Li Baoxin, He Yuezhen, Xu Chunli
Department of Chemistry, School of Chemistry and Materials Science, Shaanxi Normal University, Xi'an 710062, PR China.
Talanta. 2007 Apr 15;72(1):223-30. doi: 10.1016/j.talanta.2006.10.023. Epub 2006 Nov 20.
In this article, a continuous-flow chemiluminescence (CL) system with artificial neural network calibration is proposed for simultaneous determination of three organophosphorus pesiticides residues. This method is based on the fact that organophosphorus pesticides can be decomposed into orthophosphate with potassium peroxodisulphate as oxidant under ultraviolet radiation and that the decomposing kinetic characteristics of the organophosphorus pesticides with different molecular structure are significantly different. The produced orthophosphate can react with molybdate and vanadate to form the vanadomolybdophosphoric heteropoly acid, which can oxidize luminol to produce intense CL emission. The CL intensity of the solution was measured and recorded every 2s in the range of 0-250s. The obtained data were processed chemometrically by use of a three-layered feed-forward artificial neural network trained by back-propagation learning algorithm, in which input node, hidden node and output nodes were 65, 21 and 3, respectively. The proposed multi-residue analysis method was successfully applied to the simultaneous determination of the three organophosphorus pesticides residue in some vegetables samples.

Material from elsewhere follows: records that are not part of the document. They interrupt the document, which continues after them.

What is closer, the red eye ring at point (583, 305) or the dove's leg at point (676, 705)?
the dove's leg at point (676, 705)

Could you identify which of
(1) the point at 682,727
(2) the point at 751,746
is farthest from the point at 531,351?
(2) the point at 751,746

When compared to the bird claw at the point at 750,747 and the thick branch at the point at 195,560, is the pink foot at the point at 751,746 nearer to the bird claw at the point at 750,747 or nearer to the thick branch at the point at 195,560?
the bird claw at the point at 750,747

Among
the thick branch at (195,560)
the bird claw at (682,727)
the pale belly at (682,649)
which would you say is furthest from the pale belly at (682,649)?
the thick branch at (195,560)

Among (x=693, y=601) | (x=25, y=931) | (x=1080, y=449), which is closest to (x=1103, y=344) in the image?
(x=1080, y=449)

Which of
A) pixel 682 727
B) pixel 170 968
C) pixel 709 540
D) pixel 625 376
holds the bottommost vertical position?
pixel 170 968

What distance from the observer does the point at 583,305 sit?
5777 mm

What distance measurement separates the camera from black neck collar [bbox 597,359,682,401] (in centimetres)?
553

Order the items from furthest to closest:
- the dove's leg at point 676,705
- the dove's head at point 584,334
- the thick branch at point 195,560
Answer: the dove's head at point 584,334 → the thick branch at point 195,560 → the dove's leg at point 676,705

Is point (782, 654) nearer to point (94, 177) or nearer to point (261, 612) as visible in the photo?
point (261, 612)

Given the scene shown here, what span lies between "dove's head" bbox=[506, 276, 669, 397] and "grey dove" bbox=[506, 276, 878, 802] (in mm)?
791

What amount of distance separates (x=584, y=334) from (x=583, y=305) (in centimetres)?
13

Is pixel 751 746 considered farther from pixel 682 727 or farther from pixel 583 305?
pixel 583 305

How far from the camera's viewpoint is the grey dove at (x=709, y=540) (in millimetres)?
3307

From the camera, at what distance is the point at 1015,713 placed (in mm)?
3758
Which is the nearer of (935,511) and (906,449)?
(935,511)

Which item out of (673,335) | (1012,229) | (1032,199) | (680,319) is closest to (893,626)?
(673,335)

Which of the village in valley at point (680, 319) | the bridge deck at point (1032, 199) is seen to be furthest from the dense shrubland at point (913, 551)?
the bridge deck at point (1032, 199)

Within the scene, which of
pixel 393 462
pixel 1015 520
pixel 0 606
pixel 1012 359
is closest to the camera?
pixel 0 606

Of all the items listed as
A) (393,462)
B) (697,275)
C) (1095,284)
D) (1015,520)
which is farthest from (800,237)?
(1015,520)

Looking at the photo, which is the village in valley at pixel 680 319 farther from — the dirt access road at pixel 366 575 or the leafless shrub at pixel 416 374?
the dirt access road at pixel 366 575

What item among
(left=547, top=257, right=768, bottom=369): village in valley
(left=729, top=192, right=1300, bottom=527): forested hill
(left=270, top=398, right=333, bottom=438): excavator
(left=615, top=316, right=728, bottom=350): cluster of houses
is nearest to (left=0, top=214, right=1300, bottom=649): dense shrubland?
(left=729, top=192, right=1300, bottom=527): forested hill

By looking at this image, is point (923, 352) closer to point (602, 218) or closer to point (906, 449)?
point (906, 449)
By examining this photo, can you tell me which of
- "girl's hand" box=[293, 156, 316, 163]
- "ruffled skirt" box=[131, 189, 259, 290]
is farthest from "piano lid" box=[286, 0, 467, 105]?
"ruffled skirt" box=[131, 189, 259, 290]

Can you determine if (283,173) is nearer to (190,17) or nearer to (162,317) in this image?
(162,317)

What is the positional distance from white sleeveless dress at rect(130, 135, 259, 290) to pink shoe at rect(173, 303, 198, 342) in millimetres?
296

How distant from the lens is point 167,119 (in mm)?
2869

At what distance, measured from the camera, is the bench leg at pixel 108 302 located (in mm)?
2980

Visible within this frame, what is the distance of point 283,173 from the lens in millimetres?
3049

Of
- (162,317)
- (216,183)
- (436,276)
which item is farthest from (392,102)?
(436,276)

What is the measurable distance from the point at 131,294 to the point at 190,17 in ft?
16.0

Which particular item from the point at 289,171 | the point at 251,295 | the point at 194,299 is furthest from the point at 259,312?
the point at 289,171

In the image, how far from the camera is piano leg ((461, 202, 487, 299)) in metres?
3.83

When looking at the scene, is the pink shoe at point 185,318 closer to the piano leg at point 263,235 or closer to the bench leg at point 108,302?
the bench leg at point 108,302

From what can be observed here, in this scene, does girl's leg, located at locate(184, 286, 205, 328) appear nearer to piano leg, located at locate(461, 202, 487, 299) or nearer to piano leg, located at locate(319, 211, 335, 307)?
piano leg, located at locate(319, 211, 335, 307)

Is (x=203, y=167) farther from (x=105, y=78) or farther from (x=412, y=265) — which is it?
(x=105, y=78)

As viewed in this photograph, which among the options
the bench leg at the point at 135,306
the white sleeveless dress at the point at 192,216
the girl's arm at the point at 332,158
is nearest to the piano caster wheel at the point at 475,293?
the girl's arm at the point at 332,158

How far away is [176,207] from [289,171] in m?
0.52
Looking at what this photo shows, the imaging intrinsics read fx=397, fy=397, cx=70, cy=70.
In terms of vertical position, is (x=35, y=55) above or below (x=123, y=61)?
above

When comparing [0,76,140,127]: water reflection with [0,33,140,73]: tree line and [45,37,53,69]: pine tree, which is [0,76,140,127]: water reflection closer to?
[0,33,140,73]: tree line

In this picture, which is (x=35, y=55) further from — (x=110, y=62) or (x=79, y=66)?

本文提出了一种基于人工神经网络校准的连续流动化学发光(CL)系统,用于同时测定三种有机磷农药残留。该方法基于以下事实:在紫外光辐射下,以过二硫酸钾为氧化剂,有机磷农药可分解为正磷酸盐,且不同分子结构的有机磷农药的分解动力学特征存在显著差异。生成的正磷酸盐可与钼酸盐和钒酸盐反应形成钒钼磷杂多酸,该杂多酸可氧化鲁米诺产生强烈的化学发光发射。在0 - 250s范围内,每2s测量并记录一次溶液的化学发光强度。利用反向传播学习算法训练的三层前馈人工神经网络对获得的数据进行化学计量学处理,其中输入节点、隐藏节点和输出节点分别为65、21和3。所提出的多残留分析方法成功应用于同时测定一些蔬菜样品中的三种有机磷农药残留。